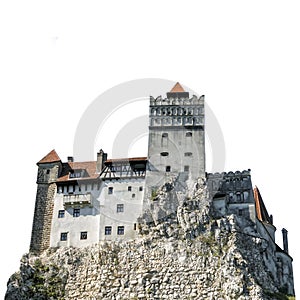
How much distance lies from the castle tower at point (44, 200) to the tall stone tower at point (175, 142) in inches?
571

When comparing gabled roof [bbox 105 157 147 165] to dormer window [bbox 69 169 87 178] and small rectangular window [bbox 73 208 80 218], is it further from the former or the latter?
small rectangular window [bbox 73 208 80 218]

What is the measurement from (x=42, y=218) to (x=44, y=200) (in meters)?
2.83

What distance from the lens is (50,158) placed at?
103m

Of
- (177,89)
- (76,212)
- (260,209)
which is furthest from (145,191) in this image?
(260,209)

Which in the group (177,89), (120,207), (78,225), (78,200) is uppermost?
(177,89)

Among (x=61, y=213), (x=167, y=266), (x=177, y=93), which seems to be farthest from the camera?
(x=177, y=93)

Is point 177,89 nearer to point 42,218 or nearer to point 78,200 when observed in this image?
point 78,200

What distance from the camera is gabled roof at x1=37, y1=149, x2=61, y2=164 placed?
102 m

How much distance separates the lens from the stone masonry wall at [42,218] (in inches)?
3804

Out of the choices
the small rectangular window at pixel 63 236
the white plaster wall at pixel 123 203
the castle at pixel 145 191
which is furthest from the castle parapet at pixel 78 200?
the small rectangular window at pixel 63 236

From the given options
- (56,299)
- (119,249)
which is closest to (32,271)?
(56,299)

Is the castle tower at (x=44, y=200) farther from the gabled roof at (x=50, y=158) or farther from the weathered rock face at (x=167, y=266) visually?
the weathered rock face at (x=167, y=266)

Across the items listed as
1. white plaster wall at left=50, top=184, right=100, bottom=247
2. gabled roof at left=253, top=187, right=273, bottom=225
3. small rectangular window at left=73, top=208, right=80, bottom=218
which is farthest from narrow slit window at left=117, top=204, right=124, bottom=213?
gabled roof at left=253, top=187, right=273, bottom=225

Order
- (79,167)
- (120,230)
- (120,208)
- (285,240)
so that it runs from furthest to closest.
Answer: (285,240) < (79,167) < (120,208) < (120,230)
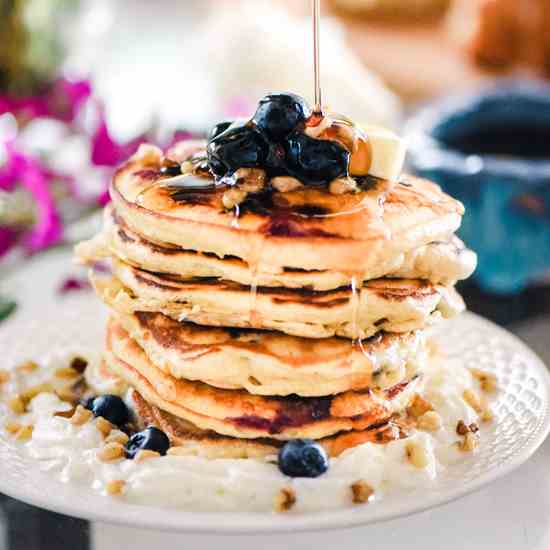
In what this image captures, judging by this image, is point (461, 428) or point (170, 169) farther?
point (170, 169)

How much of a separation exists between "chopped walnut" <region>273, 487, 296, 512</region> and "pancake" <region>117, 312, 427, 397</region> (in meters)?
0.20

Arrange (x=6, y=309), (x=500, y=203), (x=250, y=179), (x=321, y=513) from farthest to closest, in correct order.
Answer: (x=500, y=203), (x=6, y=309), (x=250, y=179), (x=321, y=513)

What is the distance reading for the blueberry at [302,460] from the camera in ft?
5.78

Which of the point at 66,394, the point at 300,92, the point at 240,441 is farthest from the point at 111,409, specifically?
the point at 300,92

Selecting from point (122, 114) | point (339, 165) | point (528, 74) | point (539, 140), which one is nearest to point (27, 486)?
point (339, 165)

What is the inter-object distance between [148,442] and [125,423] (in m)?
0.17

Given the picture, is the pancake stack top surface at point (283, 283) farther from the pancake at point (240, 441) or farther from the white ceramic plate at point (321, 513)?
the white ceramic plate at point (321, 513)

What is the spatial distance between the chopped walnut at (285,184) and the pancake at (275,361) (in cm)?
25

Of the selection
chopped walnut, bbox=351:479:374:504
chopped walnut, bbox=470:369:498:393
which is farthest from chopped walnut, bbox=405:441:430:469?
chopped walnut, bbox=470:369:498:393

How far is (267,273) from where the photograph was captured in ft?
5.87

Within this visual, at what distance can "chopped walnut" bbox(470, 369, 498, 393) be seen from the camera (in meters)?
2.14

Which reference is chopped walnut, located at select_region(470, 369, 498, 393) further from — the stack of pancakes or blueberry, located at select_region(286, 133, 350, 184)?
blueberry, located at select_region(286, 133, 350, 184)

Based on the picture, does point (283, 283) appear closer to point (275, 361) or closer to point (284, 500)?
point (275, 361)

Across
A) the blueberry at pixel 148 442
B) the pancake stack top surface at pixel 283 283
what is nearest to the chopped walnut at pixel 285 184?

--

WRITTEN TASK
Make an exact copy of the data, leaving its pictures out.

FINISHED TASK
How much distance lies from the castle tower at point (44, 200) to the tall stone tower at point (175, 142) in inches?
571

When comparing gabled roof [bbox 105 157 147 165] to dormer window [bbox 69 169 87 178] and small rectangular window [bbox 73 208 80 218], is it further from the former or the latter?
small rectangular window [bbox 73 208 80 218]

What is the measurement from (x=42, y=218) to (x=44, y=200) (in meters)?
2.83

What distance from the lens is (50,158) placed at?
103m

Of
- (177,89)
- (76,212)
- (260,209)
which is furthest from (145,191) in this image?
(260,209)

Which in the group (177,89), (120,207), (78,225), (78,200) is uppermost?
(177,89)

Among (x=61, y=213), (x=167, y=266), (x=177, y=93), which seems to be farthest from the camera?
(x=177, y=93)

Is point 177,89 nearer to point 42,218 or nearer to point 78,200 when observed in this image?
point 78,200

What distance from the camera is gabled roof at x1=37, y1=149, x2=61, y2=164 placed?
102 m

How much distance separates the lens from the stone masonry wall at [42,218] (in inches)?
3804

Out of the choices
the small rectangular window at pixel 63 236
the white plaster wall at pixel 123 203
the castle at pixel 145 191
which is furthest from the castle parapet at pixel 78 200?
the small rectangular window at pixel 63 236

From the given options
- (56,299)
- (119,249)
which is closest to (32,271)?
(56,299)

Is the castle tower at (x=44, y=200) farther from the gabled roof at (x=50, y=158) or farther from the weathered rock face at (x=167, y=266) visually?
the weathered rock face at (x=167, y=266)

Across the items listed as
1. white plaster wall at left=50, top=184, right=100, bottom=247
2. gabled roof at left=253, top=187, right=273, bottom=225
3. small rectangular window at left=73, top=208, right=80, bottom=218
which is farthest from narrow slit window at left=117, top=204, right=124, bottom=213?
gabled roof at left=253, top=187, right=273, bottom=225

Order
- (79,167)
- (120,230)
- (120,208)
- (285,240)
so that it runs from furthest to closest.
Answer: (285,240) < (79,167) < (120,208) < (120,230)
In what this image captures, judging by this image, is point (461, 428) or point (170, 169) farther?
point (170, 169)

How much of a separation exists between "chopped walnut" <region>273, 487, 296, 512</region> and "pancake" <region>117, 312, 427, 397</region> (in meters)?
0.20

Arrange (x=6, y=309), (x=500, y=203), (x=250, y=179), (x=321, y=513) from farthest to closest, in correct order.
Answer: (x=500, y=203), (x=6, y=309), (x=250, y=179), (x=321, y=513)

What is the distance reading for the blueberry at [302,460] from the camera in ft?
5.78

Which of the point at 66,394, the point at 300,92, the point at 240,441 is farthest from the point at 111,409, specifically?
the point at 300,92

Selecting from point (122, 114) | point (339, 165) | point (528, 74) | point (539, 140), which one is nearest to point (27, 486)?
point (339, 165)

What is the inter-object distance between [148,442] and [125,423] (in m)?
0.17

Given the picture, is the pancake stack top surface at point (283, 283) farther from the pancake at point (240, 441) or farther from the white ceramic plate at point (321, 513)?
the white ceramic plate at point (321, 513)

What is the spatial distance between the chopped walnut at (285,184) and the pancake at (275,361) (in cm)?
25

Of the selection
chopped walnut, bbox=351:479:374:504
chopped walnut, bbox=470:369:498:393
which is farthest from chopped walnut, bbox=405:441:430:469?
chopped walnut, bbox=470:369:498:393

How far is (267,273) from where the photograph was captured in ft?
5.87

Within this visual, at what distance can "chopped walnut" bbox(470, 369, 498, 393) be seen from the camera (in meters)?
2.14

Which reference is chopped walnut, located at select_region(470, 369, 498, 393) further from — the stack of pancakes or blueberry, located at select_region(286, 133, 350, 184)?
blueberry, located at select_region(286, 133, 350, 184)

Based on the picture, does point (283, 283) appear closer to point (275, 361) or closer to point (284, 500)?
point (275, 361)

Across
A) the blueberry at pixel 148 442
B) the pancake stack top surface at pixel 283 283
what is nearest to the chopped walnut at pixel 285 184?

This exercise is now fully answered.